Document Type

Dissertation

Rights

This item is available under a Creative Commons License for non-commercial use only

Disciplines

Social sciences, Education, general, including:

Publication Details

Successfully submitted for the award of International Master of Early Childhood Education and Care. to the Dublin Institute of Technology, August 2012.

Abstract

This thesis explores the introduction of the Free Preschool Year (FPY) in Ireland from the early childhood 'educators' and 'policymakers' perspectives. Under the new FPY initiative introduced in 2010, all children between the ages of 3.2 - 4.7 are offered free preschool hours for a period of one year prior to their entrance into primary school. This research identified the need to study the introduction of FPY as research into this topic to date has been limited.
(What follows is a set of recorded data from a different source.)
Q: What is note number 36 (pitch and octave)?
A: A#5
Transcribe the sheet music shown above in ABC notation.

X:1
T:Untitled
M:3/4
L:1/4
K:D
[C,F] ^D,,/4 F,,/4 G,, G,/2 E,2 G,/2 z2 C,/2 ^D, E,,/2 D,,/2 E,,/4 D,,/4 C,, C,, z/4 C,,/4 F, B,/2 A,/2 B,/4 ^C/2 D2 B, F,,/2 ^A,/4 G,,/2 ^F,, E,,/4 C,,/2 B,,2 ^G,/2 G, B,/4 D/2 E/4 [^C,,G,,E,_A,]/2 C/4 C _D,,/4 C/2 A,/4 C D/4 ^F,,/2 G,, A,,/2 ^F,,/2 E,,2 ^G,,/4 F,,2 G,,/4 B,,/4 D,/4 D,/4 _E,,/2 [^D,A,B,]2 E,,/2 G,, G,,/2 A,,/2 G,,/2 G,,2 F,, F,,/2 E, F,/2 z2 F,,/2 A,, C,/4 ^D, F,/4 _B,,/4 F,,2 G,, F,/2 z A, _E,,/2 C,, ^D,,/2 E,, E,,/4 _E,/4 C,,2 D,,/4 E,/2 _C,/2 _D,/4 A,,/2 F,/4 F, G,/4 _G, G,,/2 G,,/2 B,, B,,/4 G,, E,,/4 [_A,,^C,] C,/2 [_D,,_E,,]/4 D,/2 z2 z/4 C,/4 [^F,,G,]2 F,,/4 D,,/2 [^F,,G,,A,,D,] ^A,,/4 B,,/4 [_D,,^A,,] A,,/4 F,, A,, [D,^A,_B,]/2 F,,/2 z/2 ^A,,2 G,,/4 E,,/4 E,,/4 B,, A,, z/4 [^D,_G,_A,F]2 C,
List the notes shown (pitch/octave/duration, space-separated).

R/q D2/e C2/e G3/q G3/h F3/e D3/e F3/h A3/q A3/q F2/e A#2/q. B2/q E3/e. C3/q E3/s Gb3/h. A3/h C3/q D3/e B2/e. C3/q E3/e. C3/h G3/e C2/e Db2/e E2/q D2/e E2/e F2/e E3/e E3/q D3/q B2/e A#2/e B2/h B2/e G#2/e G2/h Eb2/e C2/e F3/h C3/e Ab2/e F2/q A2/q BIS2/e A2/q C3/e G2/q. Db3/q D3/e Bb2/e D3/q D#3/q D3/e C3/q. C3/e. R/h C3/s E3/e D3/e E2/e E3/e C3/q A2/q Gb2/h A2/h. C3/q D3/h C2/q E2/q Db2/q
The purpose of this research was to understand the rationale behind this new initiative as well as exploring the issues of 'qualification requirements', 'professionalism' and 'quality' within the Early Childhood Education and Care (ECEC) sector in Ireland. Semi-structured interviews were conducted with 11 respondents (3 key policymakers and 8 educators) regarding core issues under study. Bearing in mind that FPY was introduced during the period of economic crisis in Ireland I have adopted the theory of 'constructivist institutionalism' as a guide to bring some insight into the issue of policymaking processes during economic crisis (Hay, 2006). Findings suggest that the policy ideas behind the introduction of FPY were driven by economic crisis, which suggests that other presented key objectives: saving childcare infrastructure, keeping people in employment as well as preventing the collapse of ECEC could only have been argued for during the economic crisis. One of the key findings in this research is that with the introduction of FPY and its concomitant qualification requirement/standardisation, the ECEC sector is becoming institutionalised and professionalised as a result of these new policy changes. Findings also suggest that 'early education' may have superseded 'childcare' in ECEC policy thinking. However, this attention towards preschooling may lead to decreased attention to ECEC service to children under 3.2 years. Some of the key challenges highlighted in this research were related to issues of quality, training, professional recognition and age category. Nonetheless, the findings in this research suggested that FPY policy has been highly welcomed by all the stakeholders as an important step towards ensuring equality of access, quality provision, qualification standardisation as well as professionalisation of the ECEC sector and its workforce in Ireland.